DIRECTIONS
(1) According to the court opinion, which county's circuit court issued the orders being appealed?
(2) Translate this sentence from the court opinion into Spanish: "He also appeals from several orders denying his motions for reconsideration."

— BEGIN SOURCE —

Court of Appeals of Wisconsin, District II
Mar 20, 2024
No. 2023AP355-CR (Wis. Ct. App. Mar. 20, 2024)

Opinion

2023AP355-CR

03-20-2024

State of Wisconsin, Plaintiff-Respondent, v. Jeffrey S. Decker, Defendant-Appellant.


This opinion will not be published. See WIS. STAT. RULE 809.23(1)(b)5.

APPEAL from orders of the circuit court for Winnebago County Cir. Ct. No. 2015CF12 JOHN A. JORGENSEN, Judge. Affirmed.

Before Gundrum, P.J., Neubauer and Grogan, JJ.

Per curiam opinions may not be cited in any court of this state as precedent or authority, except for the limited purposes specified in WIS. STAT. RULE 809.23(3).

PER CURIAM.

¶1 Jeffrey S. Decker appeals pro se from an order of the circuit court, contending the court erroneously denied without a hearing his petition for a writ of coram nobis requesting that he be allowed to withdraw his plea. He also appeals from several orders denying his motions for reconsideration.

Background

¶2 In 2015, Decker was charged with "Physical Abuse of a Child -Intentionally Caus[ing] Bodily Harm," a Class H felony, as well as four misdemeanor counts of bail jumping. He eventually pled no contest to a reduced charge of recklessly causing bodily harm to a child, in violation of WIS. STAT. § 948.03(3)(b) (2021-22), a Class I felony, and the four bail-jumping charges were dismissed and read in.

All references to the Wisconsin Statutes are to the 2021-22 version unless otherwise noted.

¶3 During his plea colloquy, Decker agreed there were sufficient facts in the criminal complaint to support his plea. Those facts include a statement by Decker's ex-wife stating that Decker was watching their two children while she was out of the home, and when she returned, she noticed that their oldest son, the twelve-year-old victim in this case, had bruising and swelling on his face. The boy was initially reluctant to tell her how he had sustained the injuries, but he eventually informed her that Decker had struck him in the face multiple times. The responding officer himself observed "redness, bruising, and swelling around the [boy's] left cheek, left temple, and left eye, as well as a cylindrical round mark and redness and swelling around the right eye." The boy explained to the officer how Decker had "started slapping him in the face [and] then grabbed one of his legs and dragged him on his side and belly up the stairs." Once up the stairs, Decker slapped the boy again and eventually "punched him with a loosely balled fist." The boy told the officer that Decker's actions caused his nose to bleed and also did cause pain. Decker admitted to the officer that he had been in a physical disturbance with his son and admitted to pulling him up the stairs and physically restraining him. When the officer asked Decker if he had slapped, punched, hit or kicked his son, Decker responded, "I decline to answer that question."

— END SOURCE —
— BEGIN PROVIDED INFORMATION —

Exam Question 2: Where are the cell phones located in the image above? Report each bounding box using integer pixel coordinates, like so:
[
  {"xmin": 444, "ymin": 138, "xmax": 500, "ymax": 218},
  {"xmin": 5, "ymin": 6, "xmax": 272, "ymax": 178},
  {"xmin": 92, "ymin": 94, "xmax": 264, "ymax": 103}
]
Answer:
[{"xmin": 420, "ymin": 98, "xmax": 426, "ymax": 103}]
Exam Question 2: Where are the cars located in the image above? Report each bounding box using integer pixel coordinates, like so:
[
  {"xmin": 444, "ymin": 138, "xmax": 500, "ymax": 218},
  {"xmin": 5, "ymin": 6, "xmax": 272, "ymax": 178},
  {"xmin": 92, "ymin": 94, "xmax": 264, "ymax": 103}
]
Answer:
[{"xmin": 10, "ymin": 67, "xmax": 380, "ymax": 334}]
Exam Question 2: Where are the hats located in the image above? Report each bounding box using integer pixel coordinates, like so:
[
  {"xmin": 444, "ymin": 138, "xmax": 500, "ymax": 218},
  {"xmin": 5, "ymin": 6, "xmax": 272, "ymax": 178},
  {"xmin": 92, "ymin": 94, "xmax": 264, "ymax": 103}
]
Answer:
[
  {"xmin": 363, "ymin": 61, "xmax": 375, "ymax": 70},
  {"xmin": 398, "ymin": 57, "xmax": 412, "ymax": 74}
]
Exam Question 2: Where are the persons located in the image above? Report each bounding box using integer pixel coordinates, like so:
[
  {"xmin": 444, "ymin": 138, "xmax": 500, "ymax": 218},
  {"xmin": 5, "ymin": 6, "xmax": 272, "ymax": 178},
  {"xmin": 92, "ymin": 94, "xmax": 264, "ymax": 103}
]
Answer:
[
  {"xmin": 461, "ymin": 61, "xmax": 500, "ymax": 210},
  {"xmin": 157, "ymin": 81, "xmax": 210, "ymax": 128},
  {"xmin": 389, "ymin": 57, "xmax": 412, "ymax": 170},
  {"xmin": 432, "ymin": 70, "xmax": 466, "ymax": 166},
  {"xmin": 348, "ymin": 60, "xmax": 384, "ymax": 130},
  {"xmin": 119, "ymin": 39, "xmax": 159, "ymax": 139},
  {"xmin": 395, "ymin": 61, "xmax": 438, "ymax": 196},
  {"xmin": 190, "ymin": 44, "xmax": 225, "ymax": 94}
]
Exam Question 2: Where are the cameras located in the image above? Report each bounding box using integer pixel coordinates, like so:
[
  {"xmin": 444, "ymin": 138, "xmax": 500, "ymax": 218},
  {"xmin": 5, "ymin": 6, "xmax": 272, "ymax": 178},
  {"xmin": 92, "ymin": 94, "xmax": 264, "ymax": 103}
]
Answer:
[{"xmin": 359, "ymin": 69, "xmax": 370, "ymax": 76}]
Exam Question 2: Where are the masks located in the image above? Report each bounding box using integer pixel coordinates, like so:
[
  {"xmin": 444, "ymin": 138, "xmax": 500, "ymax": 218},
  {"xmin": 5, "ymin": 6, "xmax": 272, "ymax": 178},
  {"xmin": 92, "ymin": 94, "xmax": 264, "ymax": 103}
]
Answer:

— END PROVIDED INFORMATION —

FULL ANSWERS
(1) Winnebago County

(2) También apela varias órdenes que denegaron sus mociones de reconsideración.